Citizen of the Galaxy by Robert A. Heinlein

Thorby thought. “Why, the Family. Everything depends on who you are in the Family.”

“Not at all. His ship.”

“Well, when you say ‘ship’ you mean ‘family.’ ”

“Just backwards. If a Trader becomes dissatisfied, where can he go? Space won’t have him without a ship around him; nor can he imagine living on a planet among fraki, the idea is disgusting. His ship is his life, the air he breathes comes from his ship; somehow he must learn to live in it. But the pressure of personalities is almost unbearable and there is no way to get away from each other. Pressure could build up until somebody gets killed . . . or until the ship itself is destroyed. But humans devise ways to adjust to any conditions. You people lubricate with rituals, formalism, set patterns of speech, obligatory actions and responses. When things grow difficult you hide behind a pattern. That’s why Fritz didn’t stay angry.”

“Huh?”

“He couldn’t. You had done something wrong . . . but the fact itself showed that you were ignorant. Fritz had momentarily forgotten, then he remembered and his anger disappeared. The People do not permit themselves to be angry with a child; instead they set him back on the proper path . . . until he follows your complex customs as automatically as Fritz does.”

“Uh, I think I see.” Thorby sighed. “But it isn’t easy.”

“Because you weren’t born to it.

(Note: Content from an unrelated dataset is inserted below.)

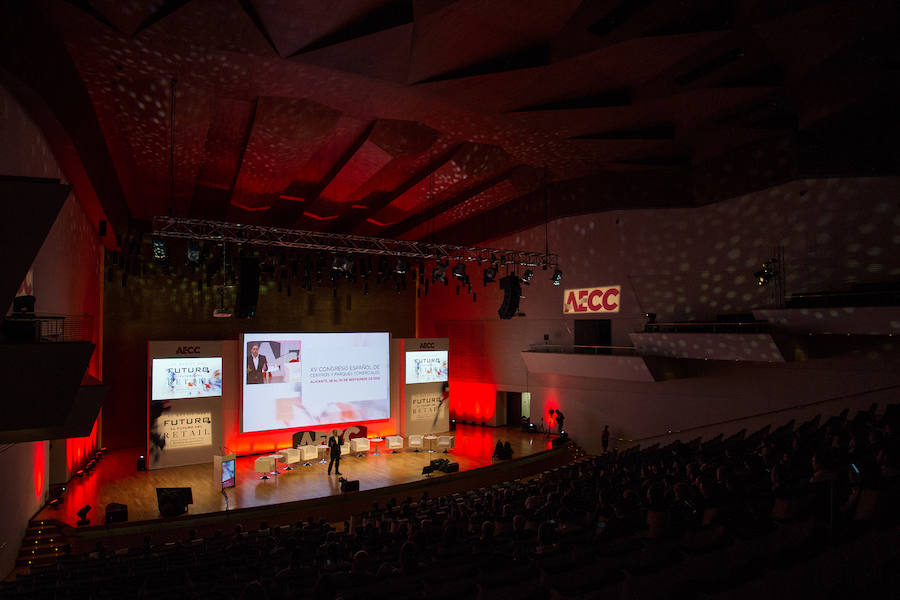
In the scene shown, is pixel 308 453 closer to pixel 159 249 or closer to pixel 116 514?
pixel 116 514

But you’ll learn and it will be no more effort than breathing — and as useful. Customs tell a man who he is, where he belongs, what he must do. Better illogical customs than none; men cannot live together without them. From an anthropologist’s view, ‘justice’ is a search for workable customs.”

“My father — my other father, I mean; Baslim the Cripple — used to say the way to find justice is to deal fairly with other people and not worry about how they deal with you.”

“Doesn’t that fit what I said?”

“Uh, I guess so.”

“I think Baslim the Cripple would regard the People as just.” She patted his shoulder. “Never mind, Thorby. Do your best and one day you’ll marry one of those nice girls. You’ll be happy.”

The prophecy did not cheer Thorby.

Chapter 9

By the time Sisu approached Losian Thorby had a battle station worthy of a man. His first assignment had been to assist in the central dressing station, an unnecessary job. But his background in mathematics got him promoted.

He had been attending the ship’s school. Baslim had given him a broad education, but this fact did not stand out to his instructors, since most of what they regarded as necessary — the Finnish language as they spoke it, the history of the People and of Sisu, trading customs, business practices, and export and import laws of many planets, hydroponics and ship’s economy, ship safety and damage control — were subjects that Baslim had not even touched; he had emphasized languages, science, mathematics, galactography and history. The new subjects Thorby gobbled with a speed possible only to one renshawed by Baslim’s strenuous methods. The Traders needed applied mathematics — bookkeeping and accounting, astrogation, nucleonics for a hydrogen-fusion-powered n-ship. Thorby splashed through the first, the second was hardly more difficult, but as for the third, the ship’s schoolmaster was astounded that this ex-fraki had already studied multi-dimensional geometries.

So he reported to the Captain that they had a mathematical genius aboard.

This was not true. But it got Thorby reassigned to the starboard fire-control computer.

The greatest hazard to trading ships is in the first and last legs of each jump, when a ship is below speed-of-light. It is theoretically possible to detect and intercept a ship going many times speed-of-light, when it is irrational to the four-dimensional space of the senses; in practice it is about as easy as hitting a particular raindrop with a bow and arrow during a storm at midnight. But it is feasible to hunt down a ship moving below speed-of-light if the attacker is fast and the victim is a big lumbering freighter.

The Sisu had acceleration of one hundred standard gravities and used it all to cut down the hazard time. But a ship which speeds up by a kilometer per second each second will take three and one half standard days to reach speed-of-light.